I know it is possible... I just haven't figured exactly how. I could probably make a jig, but if there's a solution out there, I'd hear it.

thanks.


Forgot to mention- these are hss
 
Quorn, Bonnelle or other small tool & cutter grinder will work.
 
If you have access to a surface grinder you can buy a low cost jig to grind the tips with or if you have a mill put a wheel in your mill arbor with the jig in a vice and be ginger with the grind.
Not perfect but if your cost for the mills is 0 what do you have to loose and you gain a education;)
Just my two cents worth which aint worth much:drool:
 
When I first started using a mill I destroyed a fair number of end mills including solid carbide. After I had accumulated a drawer full of dull ones I decided it was time to try my hand at sharpening them. I bought the sharpening fixture that everyone sells for around $40 only to find that it was designed to use on a surface grinder with a magnetic chuck. Not having such a machine I proceeded with Plan "B". Using a cobalt drill, I drilled holes so I could clamp the fixture to my mill table. Then I made clamps to fit in the holes. The first set of clamps were too narrow for the tee slots of my new mill so I am in the process of making new ones. I now am able, using a cupped grinding wheel, to resharpen all my inventory. I recently bought a diamond encrusted cup wheel for sharpening carbide.
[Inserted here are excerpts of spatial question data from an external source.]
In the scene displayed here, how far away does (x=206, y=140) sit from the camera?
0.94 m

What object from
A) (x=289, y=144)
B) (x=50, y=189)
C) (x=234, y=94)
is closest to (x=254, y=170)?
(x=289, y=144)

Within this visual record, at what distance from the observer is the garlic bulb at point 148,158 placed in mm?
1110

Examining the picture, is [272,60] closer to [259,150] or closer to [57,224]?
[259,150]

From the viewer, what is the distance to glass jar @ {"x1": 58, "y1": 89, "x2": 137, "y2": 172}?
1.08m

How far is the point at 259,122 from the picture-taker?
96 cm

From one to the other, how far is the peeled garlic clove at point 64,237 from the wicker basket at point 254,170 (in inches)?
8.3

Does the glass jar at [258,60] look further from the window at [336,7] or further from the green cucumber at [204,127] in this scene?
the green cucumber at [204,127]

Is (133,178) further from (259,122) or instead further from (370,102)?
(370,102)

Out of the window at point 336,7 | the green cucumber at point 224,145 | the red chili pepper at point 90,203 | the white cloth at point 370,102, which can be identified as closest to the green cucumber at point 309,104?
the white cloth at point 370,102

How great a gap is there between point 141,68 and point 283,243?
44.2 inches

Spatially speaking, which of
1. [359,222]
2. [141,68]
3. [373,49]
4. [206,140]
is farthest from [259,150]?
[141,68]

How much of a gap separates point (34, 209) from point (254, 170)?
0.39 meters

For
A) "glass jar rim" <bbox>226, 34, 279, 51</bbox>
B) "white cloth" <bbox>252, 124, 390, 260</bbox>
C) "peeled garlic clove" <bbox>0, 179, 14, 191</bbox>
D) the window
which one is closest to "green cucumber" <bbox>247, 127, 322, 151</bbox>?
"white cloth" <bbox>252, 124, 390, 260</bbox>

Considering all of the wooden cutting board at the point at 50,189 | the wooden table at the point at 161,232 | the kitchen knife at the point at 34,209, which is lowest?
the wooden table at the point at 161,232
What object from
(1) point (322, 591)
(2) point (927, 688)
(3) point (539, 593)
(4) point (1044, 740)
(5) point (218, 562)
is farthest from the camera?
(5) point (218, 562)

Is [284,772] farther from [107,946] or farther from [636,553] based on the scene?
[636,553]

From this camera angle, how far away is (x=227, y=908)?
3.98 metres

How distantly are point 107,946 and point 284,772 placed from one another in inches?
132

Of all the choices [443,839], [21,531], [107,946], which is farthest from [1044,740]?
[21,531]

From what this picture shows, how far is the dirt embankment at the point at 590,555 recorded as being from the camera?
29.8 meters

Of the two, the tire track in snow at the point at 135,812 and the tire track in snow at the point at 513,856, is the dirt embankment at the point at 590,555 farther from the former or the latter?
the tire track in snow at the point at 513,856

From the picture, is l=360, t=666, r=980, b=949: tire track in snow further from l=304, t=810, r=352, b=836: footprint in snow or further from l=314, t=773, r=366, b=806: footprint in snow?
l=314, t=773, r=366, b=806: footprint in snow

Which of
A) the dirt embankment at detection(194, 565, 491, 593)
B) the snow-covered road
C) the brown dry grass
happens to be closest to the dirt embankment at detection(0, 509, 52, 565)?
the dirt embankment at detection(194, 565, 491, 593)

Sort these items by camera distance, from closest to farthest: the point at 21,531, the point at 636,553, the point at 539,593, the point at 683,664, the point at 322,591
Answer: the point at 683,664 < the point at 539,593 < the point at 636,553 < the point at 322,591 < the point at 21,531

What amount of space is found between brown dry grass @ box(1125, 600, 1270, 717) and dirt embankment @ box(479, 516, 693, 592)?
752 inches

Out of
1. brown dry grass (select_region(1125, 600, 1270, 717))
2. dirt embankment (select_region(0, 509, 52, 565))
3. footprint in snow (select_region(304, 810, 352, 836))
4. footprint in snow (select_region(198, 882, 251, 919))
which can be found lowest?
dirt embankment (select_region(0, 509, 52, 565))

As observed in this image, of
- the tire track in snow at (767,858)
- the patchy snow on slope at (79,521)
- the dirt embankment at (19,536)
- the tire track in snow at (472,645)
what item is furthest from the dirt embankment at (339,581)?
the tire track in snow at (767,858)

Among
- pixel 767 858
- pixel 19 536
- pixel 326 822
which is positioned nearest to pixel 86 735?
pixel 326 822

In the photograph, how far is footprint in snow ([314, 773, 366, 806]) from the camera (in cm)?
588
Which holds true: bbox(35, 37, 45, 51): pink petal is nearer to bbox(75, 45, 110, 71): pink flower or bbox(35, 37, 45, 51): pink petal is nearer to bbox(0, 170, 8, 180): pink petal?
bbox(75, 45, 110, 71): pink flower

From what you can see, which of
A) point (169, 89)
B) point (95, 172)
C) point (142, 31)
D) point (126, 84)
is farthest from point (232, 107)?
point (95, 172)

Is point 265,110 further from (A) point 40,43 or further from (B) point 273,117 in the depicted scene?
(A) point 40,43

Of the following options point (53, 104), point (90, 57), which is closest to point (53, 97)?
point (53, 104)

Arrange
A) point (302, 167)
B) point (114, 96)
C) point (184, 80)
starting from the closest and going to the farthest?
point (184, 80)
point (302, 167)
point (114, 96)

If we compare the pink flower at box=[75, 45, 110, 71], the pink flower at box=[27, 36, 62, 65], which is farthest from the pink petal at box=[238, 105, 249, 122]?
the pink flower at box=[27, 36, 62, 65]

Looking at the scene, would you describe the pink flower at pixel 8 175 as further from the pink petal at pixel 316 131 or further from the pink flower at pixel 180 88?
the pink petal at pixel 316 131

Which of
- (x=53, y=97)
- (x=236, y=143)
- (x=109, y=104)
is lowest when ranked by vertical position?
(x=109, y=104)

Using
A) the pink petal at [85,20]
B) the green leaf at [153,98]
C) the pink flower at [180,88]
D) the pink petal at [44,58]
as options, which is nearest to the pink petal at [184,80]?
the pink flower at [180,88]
Here is what my fixture it looks like.

100_2638.jpg

And what the hold downs look like. The small ones were too small.

100_2643.jpg

I centered holes along each flat and up 1/2" up from the bottom. With the fixture laying on its side with the locking screw to the right, locate the hole for the front flat, centered and half inch up. Once you do this use a square to carry your center line across to the other side to locate that hole. The reason for this is the 5 degree slope on the bottom of the larger flat shortens that side of the front flat. (That slope is what keeps you from just clamping the fixture in your mill vise.)

I made the hold downs in the four jaw chuck on the lathe so I could offset the pins. I did this so the rear of the clamp could rest on the mill table and not need any further clamping hardware, just a couple of bolts and tee nuts. BTW the unfinished ones pictured are 5/8 X 1" SS because it was what I had handy.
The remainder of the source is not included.